Page 12 of Don’t Make Me Fall (Mountain Men of Cinnamon Creek #1)
Chapter Twelve
Hudson
“What the hell happened to you?” Dash Sullivan calls out to me when he spots me in line at the Cinnamon Creek Bakery.
“Nothing happened to me. Why are you…smiling?”
He laughs at my accusation, and I’m starting to wonder if I lost that battle with the mountain lion after all.
Maybe hit my head on a rock. That’s the only thing that would explain this alternate reality I’m currently experiencing.
Dash is one of Mason’s longtime friends.
He’s a local, and a recluse. He typically hides out at the fire lookout all season, then at his remote cabin most of the winter.
It’s rare to see him in town. Even rarer to see him smiling.
“You already close up for the season?” I ask him, confused by his presence almost as much as I am by his chipper demeanor.
“Nah, still got a couple weeks left yet.”
The line moves forward, closer to the door. The Cinnamon Creek Bakery is the most popular spot in town for breakfast pastries. I’d come here even if Mason’s wife didn’t own the place. Sweets have always been my vice when my life turns to shit. Better than cocaine.
“Seriously, man. You okay?”
“I’ll live.”
“It’s about a woman, isn’t it?”
My head snaps to attention before I can think better of it, which only gives Dash ammunition he didn’t fucking need.
“Do you love her?”
“Doesn’t matter if I do.”
“Yeah, I told myself that lie too.”
I’m not in the mood for gossip, unlike several locals in line. Fuck me, I bet half the town will be discussing my love life after this little exchange. They’ll be relentless until they figure out who the woman was that got away. So much for this not getting back to Reid.
“I thought you were done with all that,” I say, hoping to focus the conversation on Dash instead of me.
“I was.”
“And?”
“Now I’m not an idiot anymore.”
“You’re calling me an idiot?”
“I think you just called yourself one,” Agnes Collins chimes in from the line in front of us.
“I’m not—”
“Then what are you doing here?” Ivy asks as I step up to the counter.
“Ordering a cinnamon roll. Is that a crime?”
“If stupidity was a crime, you’d be in serious trouble,” Agnes says.
There is way more attention on me than is comfortable, and I feel my shield of anger cracking.
I want to be pissed at Alanna, but how can I be?
I’m basically asking her to uproot her comfortable city life to start a life with me in this small town in the middle of nowhere.
I’m not the one giving up a damn thing, but she’d be moving away from all her friends and everything familiar to her.
“Here’s two cinnamon rolls,” Ivy says, handing me a bag. “On the house as long as you understand what you’re supposed to do with that second one.”

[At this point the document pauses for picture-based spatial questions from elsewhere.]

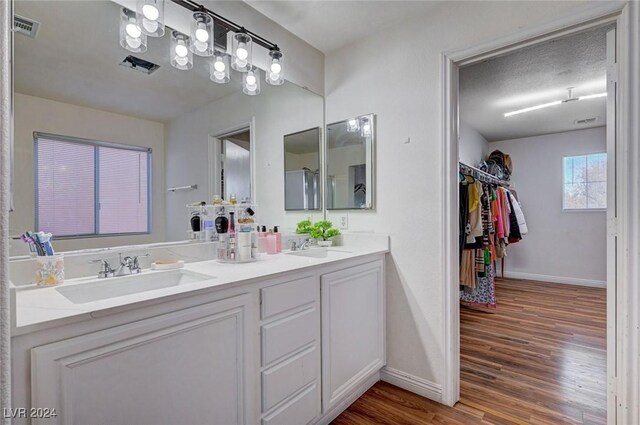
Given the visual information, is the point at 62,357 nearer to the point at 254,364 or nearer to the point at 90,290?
the point at 90,290

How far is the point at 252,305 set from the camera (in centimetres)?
128

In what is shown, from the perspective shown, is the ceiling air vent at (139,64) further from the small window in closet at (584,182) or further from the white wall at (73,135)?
the small window in closet at (584,182)

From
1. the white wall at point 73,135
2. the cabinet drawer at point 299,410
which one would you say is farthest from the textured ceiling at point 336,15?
the cabinet drawer at point 299,410

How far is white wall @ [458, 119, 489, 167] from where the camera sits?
419 cm

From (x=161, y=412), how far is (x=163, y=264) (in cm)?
68

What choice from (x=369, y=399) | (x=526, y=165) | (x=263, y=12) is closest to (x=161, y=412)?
(x=369, y=399)

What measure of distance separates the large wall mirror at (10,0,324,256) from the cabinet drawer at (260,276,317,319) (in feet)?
2.24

“Do you want me to spell it out for you?” Agnes asks, adjusting her purple rimmed glasses. Are those tiny cocks on the chain? I rub the sleep from my eyes, but the charms still look the same.
“I’m good,” I tell them.
“You’re sure?” Dash asks, still smiling despite his obvious concern for me. After I fix this with Alanna, I’m going to get to the bottom of what’s made him so damn cheerful. Make sure the man doesn’t need to see a doctor or something.
“I’m sure.”
“Then hurry your ass up,” Ivy insists. “Fred will be at the lodge with the shuttle van any minute.”
Shit.
I grab the back and rush out the door, sprinting for my truck.
I don’t know what I’m going to say to Alanna. I still don’t know how we make this work. The only thing I do know is that I’m done being an idiot. I will do whatever it takes to figure this out with the woman I love more than life itself.